SidSparrow · 26/05/2020 17:51

There's 22 months between my two. I think in hindsight 3 years would have been better, just because it's quite difficult to communicate with DC1. I have to watch them like a hawk. DC1 is very fond of DC2 but would and could accidentally crush her or poke her eyes out. Also DD2 hasn't been the easiest of babies and I'd say that it's had a negative affect on all of us. Again, I can't really communicate to DC1 that this is all temporary and I can see her get very frustrated. If DD1 had been 3 she'd be at nursery (well probably not under current circumstances). This would have given me more one on one time with DC2 whilst DD1 was having fun at nursery. I feel both of them never get all of me which has me guilt ridden and bedgraggled most of time.

However, although it will be a hard year I do think in the long run it will be better for them - I'm hoping the smaller gap means they will be closer!

There's a great book that covers all of this. I got the audio version. It's called The Second Baby Book by Sarah Ockwell-Smith

PolloDePrimavera · 26/05/2020 17:52

7 years with ours. Pros are you get to give each one attention, older one can babysit for younger one. It has made lockdown much easier as the older one is self sufficient whereas younger one has to be guided through everything. We don't do much as a family due to the age gap, they are each a bit like an only child. There's no jealousy, probably as one is a boy and one is a girl.

★ ★ ★ ★

- **Activities**
**1.** Which book does SidSparrow recommend in the forum posts on sibling age gaps?
**2.** According to the forum posts on sibling age gaps, why does SidSparrow think a three-year gap would have been better? Answer in one to three sentences.

Chart comprehension data

★ ★ ★ ★

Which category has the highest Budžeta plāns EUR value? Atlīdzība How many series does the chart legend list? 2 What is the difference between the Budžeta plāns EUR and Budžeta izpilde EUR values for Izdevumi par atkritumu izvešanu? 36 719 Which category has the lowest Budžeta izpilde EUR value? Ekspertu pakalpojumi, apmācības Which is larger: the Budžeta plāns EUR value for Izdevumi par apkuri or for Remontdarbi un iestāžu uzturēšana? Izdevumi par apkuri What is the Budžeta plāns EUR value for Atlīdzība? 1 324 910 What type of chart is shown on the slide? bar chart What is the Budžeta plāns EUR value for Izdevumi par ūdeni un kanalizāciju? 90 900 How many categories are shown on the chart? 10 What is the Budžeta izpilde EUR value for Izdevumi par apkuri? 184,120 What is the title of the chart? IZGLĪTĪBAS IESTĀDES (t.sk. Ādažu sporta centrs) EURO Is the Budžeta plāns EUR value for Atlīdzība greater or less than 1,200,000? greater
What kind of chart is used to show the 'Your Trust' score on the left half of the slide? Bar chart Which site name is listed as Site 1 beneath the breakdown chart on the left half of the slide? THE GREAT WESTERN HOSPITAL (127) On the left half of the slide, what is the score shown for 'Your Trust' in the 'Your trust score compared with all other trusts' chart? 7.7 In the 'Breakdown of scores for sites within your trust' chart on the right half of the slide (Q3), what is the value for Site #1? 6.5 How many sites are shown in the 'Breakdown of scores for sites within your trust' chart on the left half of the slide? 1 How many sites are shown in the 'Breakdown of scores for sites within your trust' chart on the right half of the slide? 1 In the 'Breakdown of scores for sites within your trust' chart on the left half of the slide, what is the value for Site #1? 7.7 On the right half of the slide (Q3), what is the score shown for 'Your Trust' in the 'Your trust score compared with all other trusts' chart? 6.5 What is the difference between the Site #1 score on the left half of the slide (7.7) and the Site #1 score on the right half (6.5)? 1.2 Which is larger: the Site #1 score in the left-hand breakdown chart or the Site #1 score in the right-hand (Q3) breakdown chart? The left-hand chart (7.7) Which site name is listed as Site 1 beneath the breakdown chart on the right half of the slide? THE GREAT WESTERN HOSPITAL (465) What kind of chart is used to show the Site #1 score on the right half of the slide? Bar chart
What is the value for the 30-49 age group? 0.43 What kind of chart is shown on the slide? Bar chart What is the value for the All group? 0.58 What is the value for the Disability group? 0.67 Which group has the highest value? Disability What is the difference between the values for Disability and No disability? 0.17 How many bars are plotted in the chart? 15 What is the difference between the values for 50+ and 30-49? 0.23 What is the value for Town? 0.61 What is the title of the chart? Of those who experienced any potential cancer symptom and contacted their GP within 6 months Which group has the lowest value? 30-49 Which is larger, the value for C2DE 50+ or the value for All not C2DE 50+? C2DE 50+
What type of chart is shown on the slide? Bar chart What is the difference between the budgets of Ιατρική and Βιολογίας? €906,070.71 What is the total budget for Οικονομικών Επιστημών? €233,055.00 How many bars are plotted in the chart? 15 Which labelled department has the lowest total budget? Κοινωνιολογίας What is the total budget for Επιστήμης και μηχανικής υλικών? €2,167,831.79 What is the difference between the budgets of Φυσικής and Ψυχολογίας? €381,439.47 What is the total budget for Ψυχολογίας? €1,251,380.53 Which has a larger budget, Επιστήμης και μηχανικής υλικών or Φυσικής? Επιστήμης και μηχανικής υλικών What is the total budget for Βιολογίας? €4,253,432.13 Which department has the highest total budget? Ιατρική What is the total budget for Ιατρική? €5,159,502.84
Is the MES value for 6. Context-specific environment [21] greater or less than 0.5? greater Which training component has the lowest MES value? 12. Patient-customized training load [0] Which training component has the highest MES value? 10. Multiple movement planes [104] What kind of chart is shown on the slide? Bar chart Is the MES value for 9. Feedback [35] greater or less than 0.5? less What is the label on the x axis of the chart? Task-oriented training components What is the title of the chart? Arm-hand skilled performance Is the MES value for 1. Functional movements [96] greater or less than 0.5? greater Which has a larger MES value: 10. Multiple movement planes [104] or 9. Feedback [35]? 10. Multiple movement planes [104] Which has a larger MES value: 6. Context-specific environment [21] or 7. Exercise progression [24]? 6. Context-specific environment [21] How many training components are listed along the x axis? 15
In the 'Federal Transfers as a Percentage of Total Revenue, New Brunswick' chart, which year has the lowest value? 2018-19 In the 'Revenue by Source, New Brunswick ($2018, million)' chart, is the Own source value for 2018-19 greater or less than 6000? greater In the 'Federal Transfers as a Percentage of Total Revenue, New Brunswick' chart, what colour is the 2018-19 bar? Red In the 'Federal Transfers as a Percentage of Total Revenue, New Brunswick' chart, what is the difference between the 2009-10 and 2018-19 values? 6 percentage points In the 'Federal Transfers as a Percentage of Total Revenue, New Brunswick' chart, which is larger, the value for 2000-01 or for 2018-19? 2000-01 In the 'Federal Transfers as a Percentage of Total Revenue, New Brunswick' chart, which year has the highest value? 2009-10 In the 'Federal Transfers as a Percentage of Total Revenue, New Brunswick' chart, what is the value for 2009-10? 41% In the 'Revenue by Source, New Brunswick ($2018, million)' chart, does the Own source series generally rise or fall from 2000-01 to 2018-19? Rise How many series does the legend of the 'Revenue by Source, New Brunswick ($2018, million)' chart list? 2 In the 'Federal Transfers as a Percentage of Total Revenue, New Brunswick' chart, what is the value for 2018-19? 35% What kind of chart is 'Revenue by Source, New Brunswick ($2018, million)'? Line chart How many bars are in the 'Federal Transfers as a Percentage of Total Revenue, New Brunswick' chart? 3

★ ★ ★ ★

- **Replies**
**1.** The Second Baby Book by Sarah Ockwell-Smith

**2.** It is hard to communicate with the older child, who has to be watched closely around the baby and cannot be told that this difficult period is temporary. At three, the older child would also have been at nursery, leaving more one-on-one time with the younger one.